* About this task: Omit all images, then repeat exactly the lines below from the one containing "general strike IWW cat poster" through the one containing "Hasan Karabucak - Vardar", both ends included.

* Supplied material:
=== Section Start ===
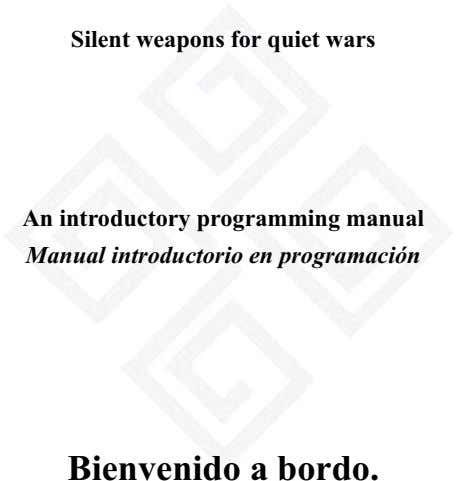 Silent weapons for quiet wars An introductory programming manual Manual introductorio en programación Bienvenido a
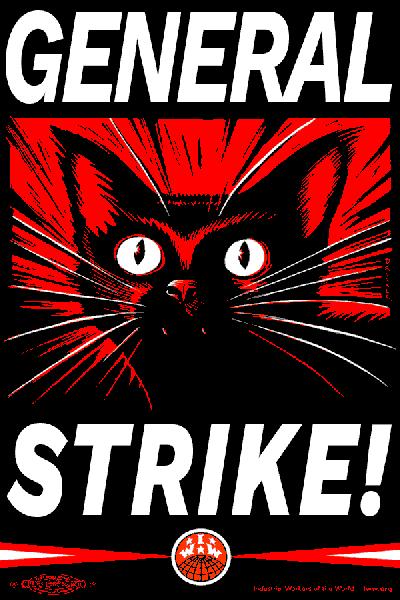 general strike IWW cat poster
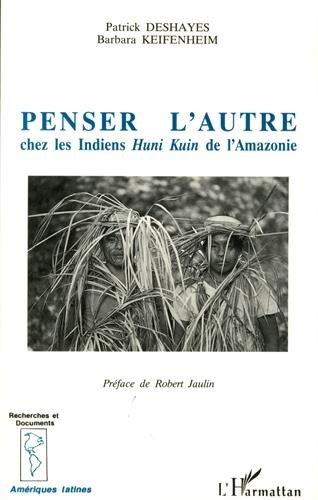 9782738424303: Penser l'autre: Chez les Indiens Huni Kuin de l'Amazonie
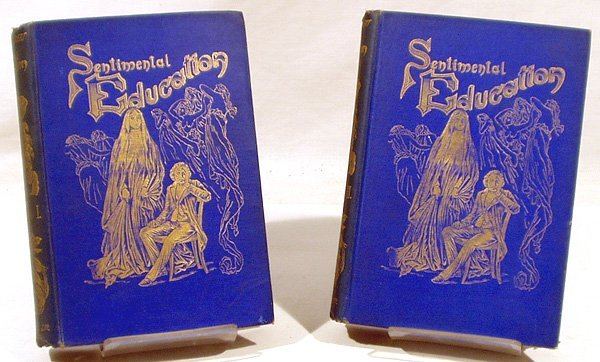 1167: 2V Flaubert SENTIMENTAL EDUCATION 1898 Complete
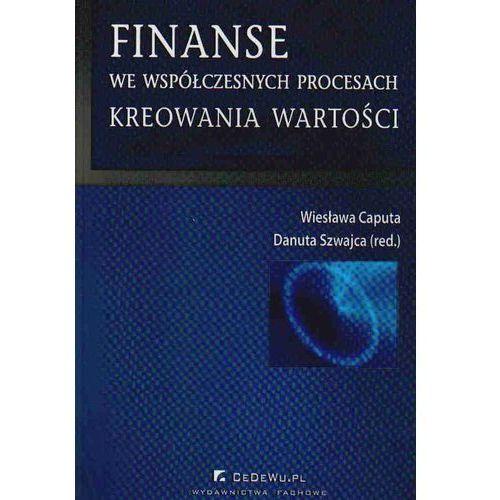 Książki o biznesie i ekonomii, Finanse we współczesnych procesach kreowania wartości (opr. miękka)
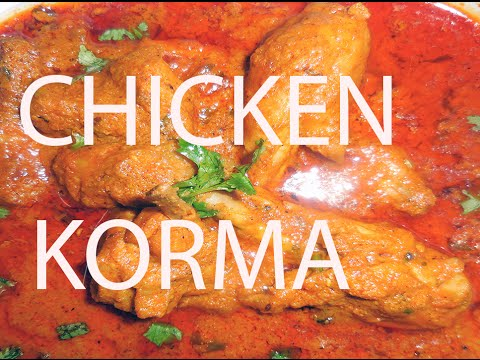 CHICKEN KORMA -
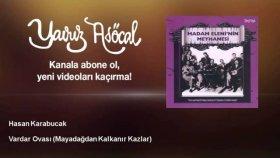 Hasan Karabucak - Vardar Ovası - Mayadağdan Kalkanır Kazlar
=== Section End ===
=== Section Start ===
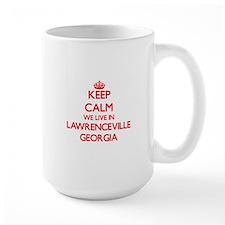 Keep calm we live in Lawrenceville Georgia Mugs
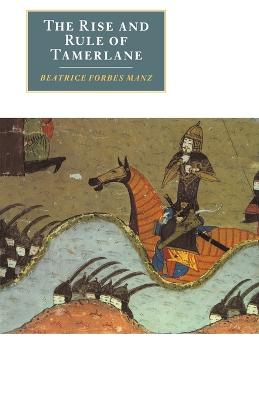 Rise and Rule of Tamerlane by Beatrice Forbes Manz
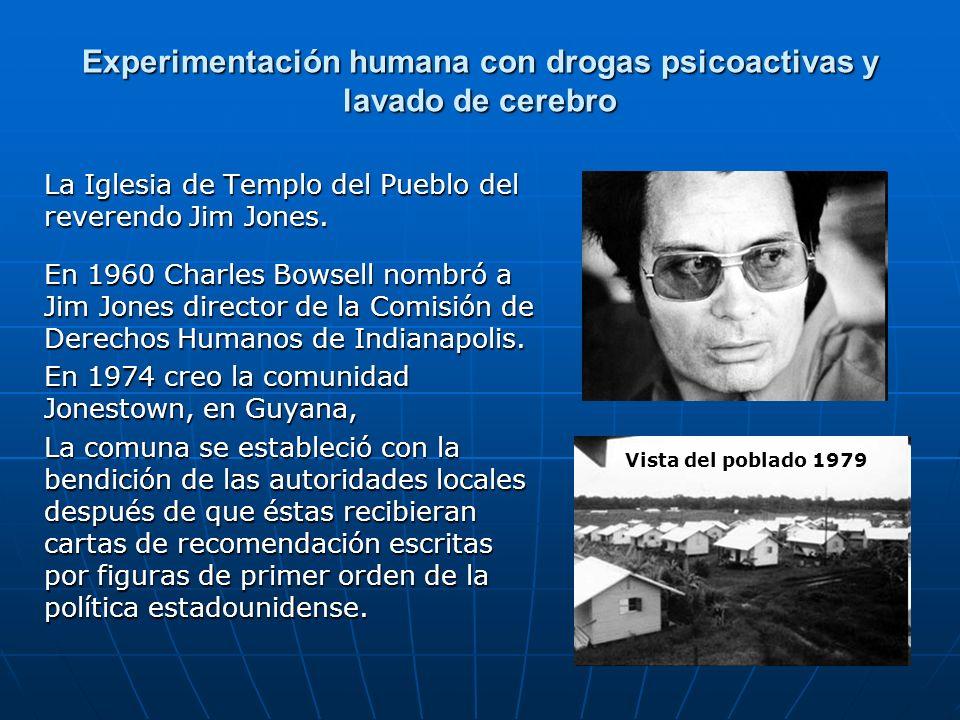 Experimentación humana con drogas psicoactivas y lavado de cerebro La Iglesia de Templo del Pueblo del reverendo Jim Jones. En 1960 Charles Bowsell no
=== Section End ===
* Solution for this problem:
 general strike IWW cat poster
 9782738424303: Penser l'autre: Chez les Indiens Huni Kuin de l'Amazonie
 1167: 2V Flaubert SENTIMENTAL EDUCATION 1898 Complete
 Książki o biznesie i ekonomii, Finanse we współczesnych procesach kreowania wartości (opr. miękka)
 CHICKEN KORMA -
 Hasan Karabucak - Vardar Ovası - Mayadağdan Kalkanır Kazlar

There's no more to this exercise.